Not known for shyness, Elijah tells this poor woman to give him some water and food before they get a bite or a sip.  Can you imagine?  What chutzpah.  What a nerve.  Brazen so-and-so.  Here, serve me first!

You probably know that God performs a miracle.  This widow will not run out of flour or oil as long as the famine lasts.  Cheers go up daily as God’s provision is made for all three.

Sometime later, this woman’s faith gets tested when her only son dies.  She rails against Elijah, wondering if her sins have caught up with her–‘What do you have against me, man of God?  Did you come to remind me of my sin and kill my son?’ (1 Kings 17:18).  Her faith hits a brick wall.  Hangs by a tiny filament of thread.

Elijah knows who can help–“Then he cried out to the Lord, ‘O Lord my God, have you brought tragedy also upon this widow I am staying with, by causing him to die?'” (1 Kings 17:20).  The prophet doesn’t know what’s going on.  What gives, Lord?  What are you up to?  Killing her son?  See what I mean?

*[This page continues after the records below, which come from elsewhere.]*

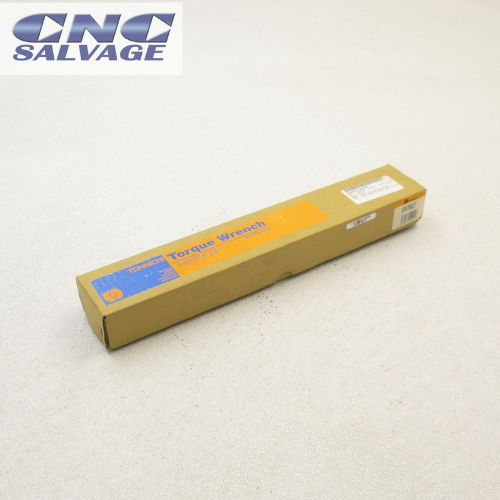 Tonhnichi torque wrench sp67nx27x 27mm **new in box** for sale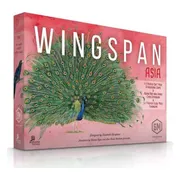 Wingspan Asia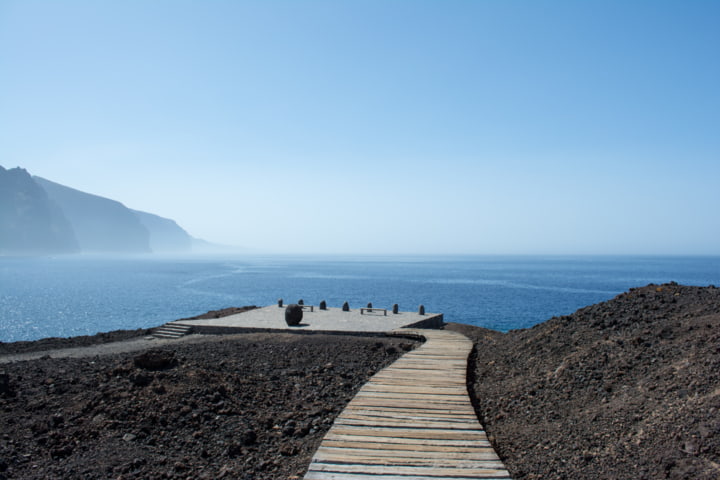 Punta de Teno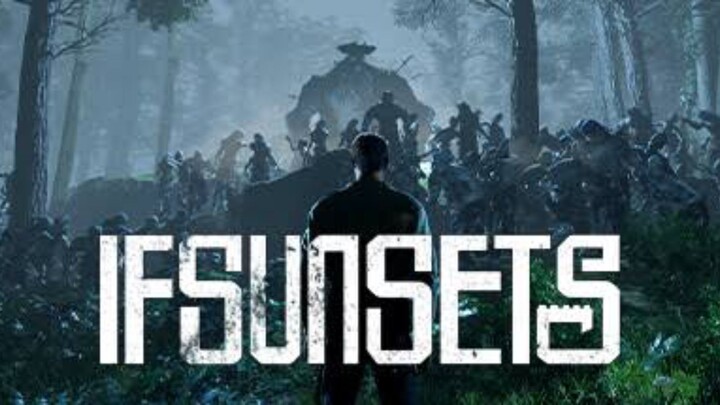 Review Game Survival IfSunSets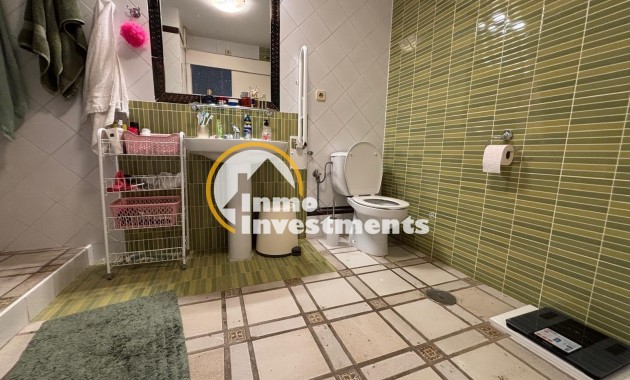 Bestaande bouw - Bungalow - Orihuela Costa - 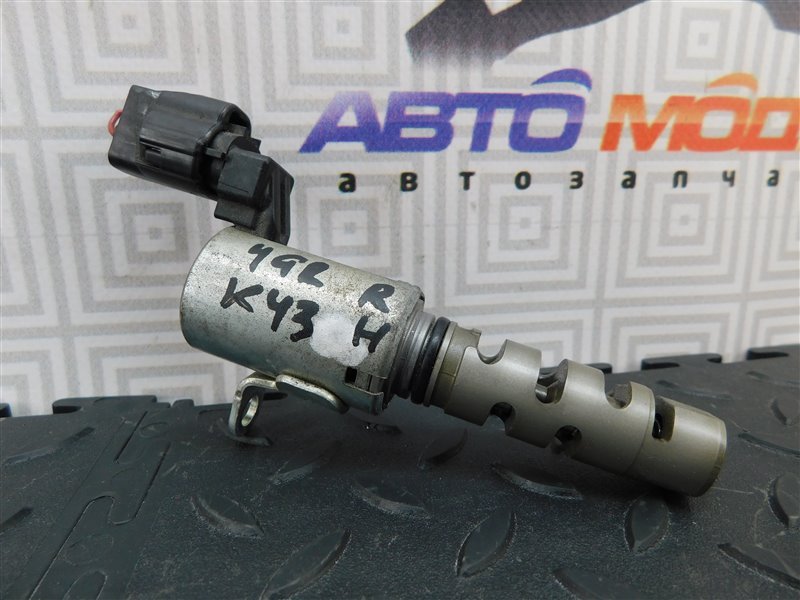 Клапан VVT-i TOYOTA MARK X GRX120 4GR-FSE правый (б/у)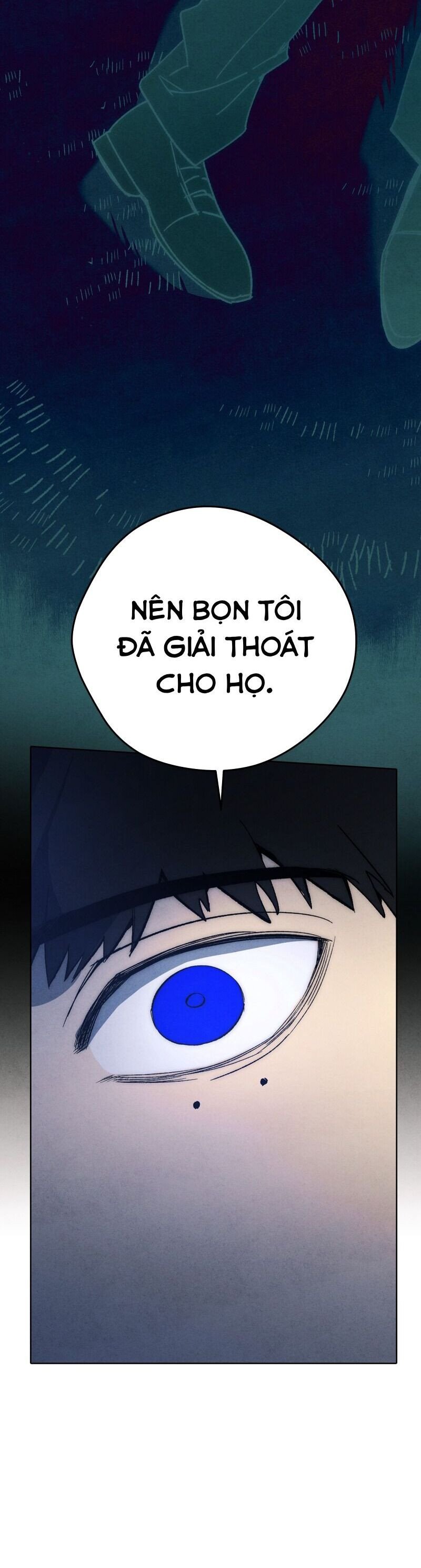 Hand Jumper Chapter 67 - Trang 2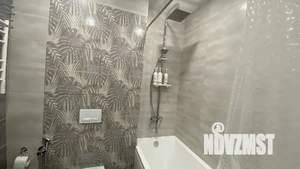 Студия квартира, посуточно, 34м2, 19/19 этаж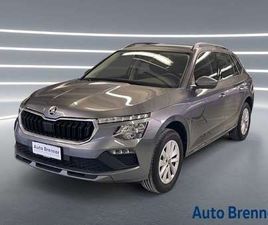 1.0 TSI SELECTION 95CV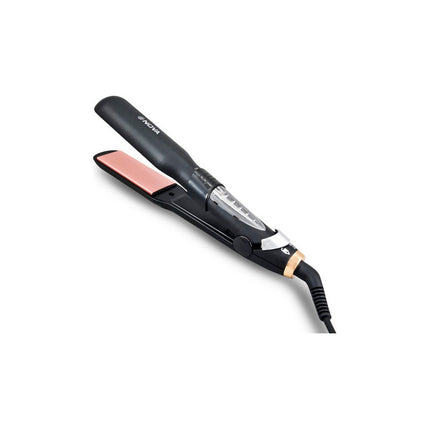 Planchita Alisador Cabello Nova Sx-8009 45w  Negro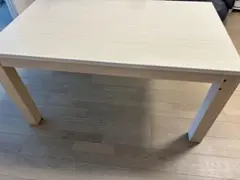 IKEA ダイニングテーブル VEDBO ヴェードボー 160cm - メルカリ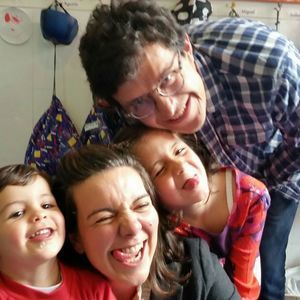 Meet your Posher, Maria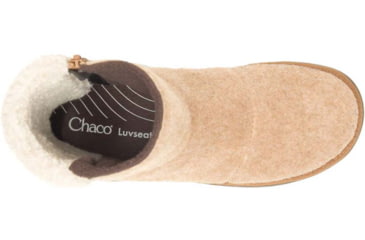 Image of Chaco Revel Tall Shoes - Womens, Brown Sugar, 8, JCH109214-8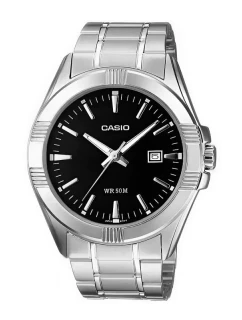 Pánské hodinky CASIO MTP-1308D-1AVDF + krabice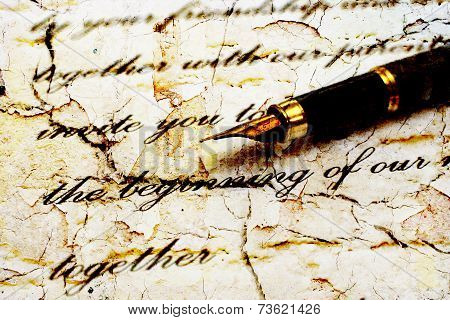 Love Letter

If Elijah doesn’t know, how can we?  Often I have no idea what God wants me to do.  Oh sure, not to murder or steal or lie.  The Ten Commandments.  No problem there.  But lots of other decisions are left hanging in the air, without a clue or hint…from Him.  Silence from above.  E-mails and texts ignored.  No return call.

When in doubt, do what Elijah does.  What’s that?  He takes hold of the boy.  Doesn’t bury his head in the sand.  Grabs hold.  Talks with his Lord.  Lays it all out.  No crafting certain words.  Prays for life to return.  And then prays some more.

In this case, the boy revives.  But who knows?  Maybe, in my case, nothing changes.  Or I won’t like God’s answers.  The opposite of what I asked for.  Or no word at all.  Then what?  That’s my quandary.  Just me?

Can I still hang in there with Jesus?  Pray without ceasing?  Without obvious answers?  Move ahead with trust and faith?  Be true to Jesus, the Father and the Holy Spirit?  Can I?  Will I?

And you?


Thank you, Lord, for faith that doesn’t give up.  Amen. 

NASTY COLD FRONT Mark 2: 18-22

I always wanted to ski.  On snow that is since I can’t swim.  Looks like such fun sooshing down newly groomed slopes of fresh powder.  Bobbing and weaving past evergreen trees.  Jumping moguls.  Only problem is that I’m petrified of heights.  No problem going down but the other raises immediate issues!  Since I can’t fly, I try the chair lift.

Oy vey!  I didn’t know my fears could rise higher than where this infernal moving bench is going.  An instructor advises me to persist as the phobia will eventually disappear.  Yea, right.  Liar, liar, pants…

Only gets worse.  Sashaying onto the lift is easy, but elevating skis and timing my exit, as the chair keeps going, is way too complicated.  Off I slide, down on all fours!  Skinned hands with skis stuck in the packed ice and snow.  Lift stops with other skiers dangling in the frosty air.  I’m never so popular.

I immediately notice that it feels mighty cold in my nether regions.  Falling was one thing but ripping the entire back of my ski pants ushers in a cold snap where least wanted.  An ill wind blows for sure.

On a much more serious note, Jesus talks about ripping garments and bursting wineskins.  In Mark 2, He points out that the newness He brings will not work within worn-out garments and brittle wineskins, symbolic of stifling religious rituals.  His new rips apart the old.  No patches allowed.  Religious rigidity won’t work.  Never has, never will.  It’s the supple heart He looks for.

Garments rip when Jesus appears before the high priest Caiaphas in Mark 14.  When Jesus affirms that He’ll be seen sitting at the right hand of God and coming again in judgement and glory, Caiaphas no longer tolerates such blasphemy.  Mark 14:63–‘The high priest tore his clothes’.

Wine sacks burst open, the high priest’s clothing tears, but even more happens in the Temple when Jesus dies.  The heavy curtain, which separates off the Holy of Holies, reminds all that God detaches Himself from sinful people.  Division rules.  ‘Keep Out’ signs will be obeyed, until Jesus dies and that heavy curtain is torn from its top all the way down to the bottom.  Ripped apart.  As if by God’s own hands.

And a new welcome sign goes up.  The porch light stays on.  Back door unlocked.  Welcome home, my child!


Thank you, Jesus, for tearing sin from our lives.  Amen.